Before diving into components, understand the design decisions:

  1. Composition over inheritance: Components are composed via interfaces, not class hierarchies
  2. Fail-closed security: Every security check defaults to deny
  3. Provider abstraction: External services accessed through provider interfaces
  4. Middleware chain: Cross-cutting concerns handled as composable middleware
  5. Toolkit encapsulation: Each data source wrapped in a toolkit with consistent interface

System Overview

graph TB
    subgraph "External"
        MCP[MCP Client<br/>Claude Desktop/Code]
    end

    subgraph "Platform Core"
        Server[MCP Server]

        subgraph "Security Layer"
            Auth[Auth Middleware]
            Persona[Persona Middleware]
            Authz[Authz Middleware]
        end

        subgraph "Business Logic"
            TR[Toolkit Registry]
            subgraph Toolkits
                Trino[Trino Toolkit]
                DataHub[DataHub Toolkit]
                S3[S3 Toolkit]
            end
        end

        subgraph "Enhancement Layer"
            Enrichment[Enrichment Middleware]
            subgraph Providers
                Semantic[Semantic Provider]
                Query[Query Provider]
                Storage[Storage Provider]
            end
        end

        subgraph "Observability"
            Audit[Audit Middleware]
        end
    end

    subgraph "External Services"
        TrinoSvc[(Trino)]
        DataHubSvc[(DataHub)]
        S3Svc[(S3)]
        DB[(PostgreSQL)]
    end

    MCP --> Server
    Server --> Auth
    Auth --> Persona
    Persona --> Authz
    Authz --> TR
    TR --> Trino
    TR --> DataHub
    TR --> S3
    Trino --> Enrichment
    DataHub --> Enrichment
    S3 --> Enrichment
    Enrichment --> Semantic
    Enrichment --> Query
    Enrichment --> Storage
    Enrichment --> Audit
    Audit --> MCP

    Trino -.-> TrinoSvc
    DataHub -.-> DataHubSvc
    S3 -.-> S3Svc
    Semantic -.-> DataHubSvc
    Query -.-> TrinoSvc
    Storage -.-> S3Svc
    Audit -.-> DB

Request Flow

A tool call flows through multiple stages.
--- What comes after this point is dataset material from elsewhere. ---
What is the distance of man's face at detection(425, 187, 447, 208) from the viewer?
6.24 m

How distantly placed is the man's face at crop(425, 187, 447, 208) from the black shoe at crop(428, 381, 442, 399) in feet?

Understanding this flow is essential for debugging and extension.

sequenceDiagram
    participant C as MCP Client
    participant S as MCP Server
    participant A as Auth MW
    participant P as Persona MW
    participant Z as Authz MW
    participant R as Registry
    participant T as Toolkit
    participant E as Enrichment MW
    participant U as Audit MW

    C->>S: CallToolRequest
    S->>A: Process request

    Note over A: Extract credentials<br/>Validate token/key

    A->>P: Authenticated request

    Note over P: Map roles to persona<br/>Load tool filters

    P->>Z: Request + Persona

    Note over Z: Check tool allowed<br/>for this persona

    Z->>R: Authorized request
    R->>T: Route to toolkit

    Note over T: Execute tool logic<br/>(query, search, etc.)

    T-->>E: Tool result
    E->>E: Fetch semantic context
    E->>E: Append to result

    E-->>U: Enriched result
    U->>U: Log async

    U-->>C: Final response

Stage Details

Stage Responsibility Failure Behavior
Auth Validate credentials 401 Unauthorized
Persona Map user to persona Use default persona
Authz Check tool permission 403 Forbidden
Registry Route to toolkit 404 Tool not found
Toolkit Execute operation Toolkit-specific error
Enrichment Add semantic context Return unenriched result
Audit Log the request Log error, continue

Core Components

Platform

The Platform struct is the main orchestrator and entry point:

type Platform struct {
    mcpServer        *mcp.Server
    config           *Config
    toolkitRegistry  *registry.Registry
    authenticator    middleware.Authenticator
    authorizer       middleware.Authorizer
    auditLogger      middleware.AuditLogger
    semanticProvider semantic.Provider
    queryProvider    query.Provider
    storageProvider  storage.Provider
    closers          []io.Closer
}

Key responsibilities:

  1. Load and validate configuration
  2. Initialize providers and toolkits
  3. Register MCP protocol-level middleware
  4. Register tools with the MCP server
  5. Manage lifecycle (startup, shutdown)

Creating a platform:

// From configuration file
cfg, err := platform.LoadConfig("platform.yaml")
if err != nil {
    log.Fatal(err)
}
p, err := platform.New(platform.WithConfig(cfg))

// Or programmatically with options
p, err := platform.New(
    platform.WithServerName("my-platform"),
    platform.WithTrinoToolkit("primary", trinoCfg),
    platform.WithDataHubToolkit("primary", datahubCfg),
    platform.WithSemanticProvider("datahub", "primary"),
    platform.WithInjection(platform.InjectionConfig{
        TrinoSemanticEnrichment: true,
    }),
)

Configuration Flow

flowchart LR
    subgraph "Input"
        YAML[platform.yaml]
        ENV[Environment]
        Code[Go Options]
    end

    subgraph "Processing"
        Load[LoadConfig]
        Expand[Expand $ENV]
        Validate[Validate]
        Merge[Merge Options]
    end

    subgraph "Output"
        Config[Config struct]
    end

    YAML --> Load
    Load --> Expand
    ENV --> Expand
    Expand --> Validate
    Validate --> Merge
    Code --> Merge
    Merge --> Config

Configuration sources are merged in order:

  1. YAML file provides base configuration
  2. Environment variables expand ${VAR} syntax
  3. Programmatic options override specific values

MCP Protocol Middleware

Middleware operates at the MCP protocol level using server.AddReceivingMiddleware(). Each middleware intercepts tools/call requests before they reach tool handlers and can process responses on the way back.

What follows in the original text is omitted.